West Bengal State Council of Technical & Vocational Education & Skill Development
- Abbreviation: WBSCT&VE&SD And AICTE
- Established: 2005
- Type: Government organization
- Headquarters: Karigori Bhavan, 5th Floor, Plot-B/7, Action Area-III, Newtown, Rajarhat, Kolkata, West Bengal, 700160, India
- Website: https://sctvesd.wb.gov.in/

= West Bengal State Council of Technical and Vocational Education and Skill Development =

Organization

The West Bengal State Council of Technical & Vocational Education and Skill Development (Erstwhile West Bengal State Council of Vocational Education and Training) is a statutory body under the Department of Technical Education, Training and Skill Development of Government of West Bengal for administration and examining vocational courses in West Bengal. The courses are offered from various affiliated institutions, including Higher Secondary, Secondary Schools and Polytechnic Colleges across the state. Its headquarters are in Karigori Bhavan in Kolkata.

Dataset entries
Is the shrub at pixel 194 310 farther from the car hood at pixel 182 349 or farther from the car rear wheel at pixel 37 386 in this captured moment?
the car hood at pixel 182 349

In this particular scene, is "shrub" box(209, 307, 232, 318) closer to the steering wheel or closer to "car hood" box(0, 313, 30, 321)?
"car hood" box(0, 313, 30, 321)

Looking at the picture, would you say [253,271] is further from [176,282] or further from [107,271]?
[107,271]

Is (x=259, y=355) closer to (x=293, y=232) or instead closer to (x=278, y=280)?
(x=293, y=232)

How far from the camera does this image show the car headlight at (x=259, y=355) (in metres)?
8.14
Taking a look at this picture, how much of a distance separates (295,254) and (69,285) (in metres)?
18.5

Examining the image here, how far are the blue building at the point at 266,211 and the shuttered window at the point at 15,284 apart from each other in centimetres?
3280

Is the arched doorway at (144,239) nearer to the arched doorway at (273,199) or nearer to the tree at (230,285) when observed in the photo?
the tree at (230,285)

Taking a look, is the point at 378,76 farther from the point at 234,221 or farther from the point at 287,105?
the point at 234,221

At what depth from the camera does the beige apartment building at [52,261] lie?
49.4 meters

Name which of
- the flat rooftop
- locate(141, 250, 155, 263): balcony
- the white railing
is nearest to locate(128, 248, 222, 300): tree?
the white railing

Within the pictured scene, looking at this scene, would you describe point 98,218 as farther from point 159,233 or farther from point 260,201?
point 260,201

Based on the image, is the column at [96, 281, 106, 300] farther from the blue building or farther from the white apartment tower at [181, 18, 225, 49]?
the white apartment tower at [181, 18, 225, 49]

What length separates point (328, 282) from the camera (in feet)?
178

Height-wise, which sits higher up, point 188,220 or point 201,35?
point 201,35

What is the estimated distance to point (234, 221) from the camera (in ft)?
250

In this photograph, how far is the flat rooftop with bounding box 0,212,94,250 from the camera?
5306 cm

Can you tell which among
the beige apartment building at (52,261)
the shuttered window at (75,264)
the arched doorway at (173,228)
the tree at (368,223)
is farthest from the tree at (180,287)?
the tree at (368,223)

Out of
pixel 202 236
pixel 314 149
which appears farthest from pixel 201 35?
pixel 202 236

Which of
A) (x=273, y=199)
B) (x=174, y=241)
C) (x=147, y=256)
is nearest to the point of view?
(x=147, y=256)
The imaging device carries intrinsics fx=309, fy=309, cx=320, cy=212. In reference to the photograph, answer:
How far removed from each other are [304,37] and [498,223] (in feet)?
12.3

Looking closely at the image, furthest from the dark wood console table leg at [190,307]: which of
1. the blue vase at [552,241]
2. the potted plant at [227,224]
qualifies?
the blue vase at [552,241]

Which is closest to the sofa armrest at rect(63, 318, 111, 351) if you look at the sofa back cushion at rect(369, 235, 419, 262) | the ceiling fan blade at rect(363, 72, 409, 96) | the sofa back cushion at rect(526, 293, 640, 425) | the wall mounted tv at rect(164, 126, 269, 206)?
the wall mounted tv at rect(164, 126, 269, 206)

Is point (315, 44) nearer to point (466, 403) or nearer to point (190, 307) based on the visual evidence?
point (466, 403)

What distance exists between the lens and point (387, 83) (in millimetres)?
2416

What is asked:
1. Name the kinds of affiliated institutions that the West Bengal council text says offer the courses.
2. In the West Bengal council text, what was the council formerly called?
Nothing in the listing is used here.

Written responses:
1. Higher Secondary schools, Secondary Schools, and Polytechnic Colleges

2. West Bengal State Council of Vocational Education and Training